Creating the PAC would allow militia watchers like the Anti- Extremist Coalition to request names and amounts given to candidates by the PAC. State election laws would require the militia organization to submit annual reports to the Idaho Secretary of State's office. These reports would include amounts of money raised, whom the funds came from, and where the funds were used. At one point Sherwood claimed to have more than 5,000 members in 12 states, but he has refused to provide proof to Idaho newspapers on the grounds his members might be harassed. In August of this year Sherwood told the Idaho Statesman his financial support was coming from 30-40 members providing $10 a week.

Even a 100 foot pole isn't long enough

One might think that with Idaho U.S. Rep. Helen Chenoweth's national notoriety over her support for the militia movement, some local politicians would greet a militia PAC with open arms. However, Sherwood found fewer friends than he'd hoped for after announcing his new political initiatives.

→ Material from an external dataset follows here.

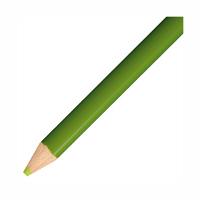 トンボ鉛筆 色鉛筆 単色 黄緑 1500-06 1箱(12本入) (直送品)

Reaction to the formation of the militia PAC was swift and unanimous. No legislator contacted by either the Idaho Statesman or the Idaho Falls Post Register wanted anything to do with it. Idaho House Speaker Michael Simpson (R-Blackfoot) said, "When someone starts talking about shooting your local legislator I think that creates a credibility problem." What's unique about Simpson's statement is that Sherwood lives in his district. It doesn't reflect well on Sherwood's political smarts to have alienated not only his local legislator, but also the most powerful politician in the Idaho House, and all in one fell swoop.

Rep. Laid Noah (R-Kimberly) is also familiar with the militia. Since Sherwood wore out his welcome in Blackfoot, he's set up shop in Noah's district, which includes Twin Falls. Sherwood's "fashion shoot" for the national news media last August took place there. Noah told the Idaho Falls Post Register, "It would be a desperate candidate that would accept any funds from them."

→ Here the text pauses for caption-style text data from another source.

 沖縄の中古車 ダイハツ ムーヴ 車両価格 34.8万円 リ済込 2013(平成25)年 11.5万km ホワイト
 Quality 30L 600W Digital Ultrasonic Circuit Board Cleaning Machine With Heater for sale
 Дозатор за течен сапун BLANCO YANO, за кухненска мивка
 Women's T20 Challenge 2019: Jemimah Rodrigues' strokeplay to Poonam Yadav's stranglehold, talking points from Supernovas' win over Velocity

Rep. Reed Hansen (R-Idaho Falls) told the paper he's willing to meet with any political group, including militias, but he won't take any guff from them. "I'lI have no patience for people who question my patriotism. I won't talk to anyone who comes on like that."

As for Rep. Pete Black (D-Pocatello), he said he had not solicited any support from militia groups and didn't plan to. "I don't, and I won't," was all he would say to the press.

Sherwood charged that legislative hostility to his PAC was not the result of his famous "shoot the legislator" remark, but rather the work of "cloak and dagger methods used by homosexuals and socialist Democrats."

It's unlikely that Sherwood's broad swipe at the anti-extremism coalition will play well with the public. Human rights activists have said previously that it has been "stupifyingly obvious" for some time to most Idaho voters that Sherwood is a loose cannon.

Consider this comment by former Texas Governor Ann Richards on the militia movement in her state. She told the Fort Worth Star-Telegram that there has been a decline of values in this country. She said, "There was a time ... when the word 'crackpot' really meant something."

Dan Yurman lives in Eastern Idaho about 40 miles from the Wyoming border.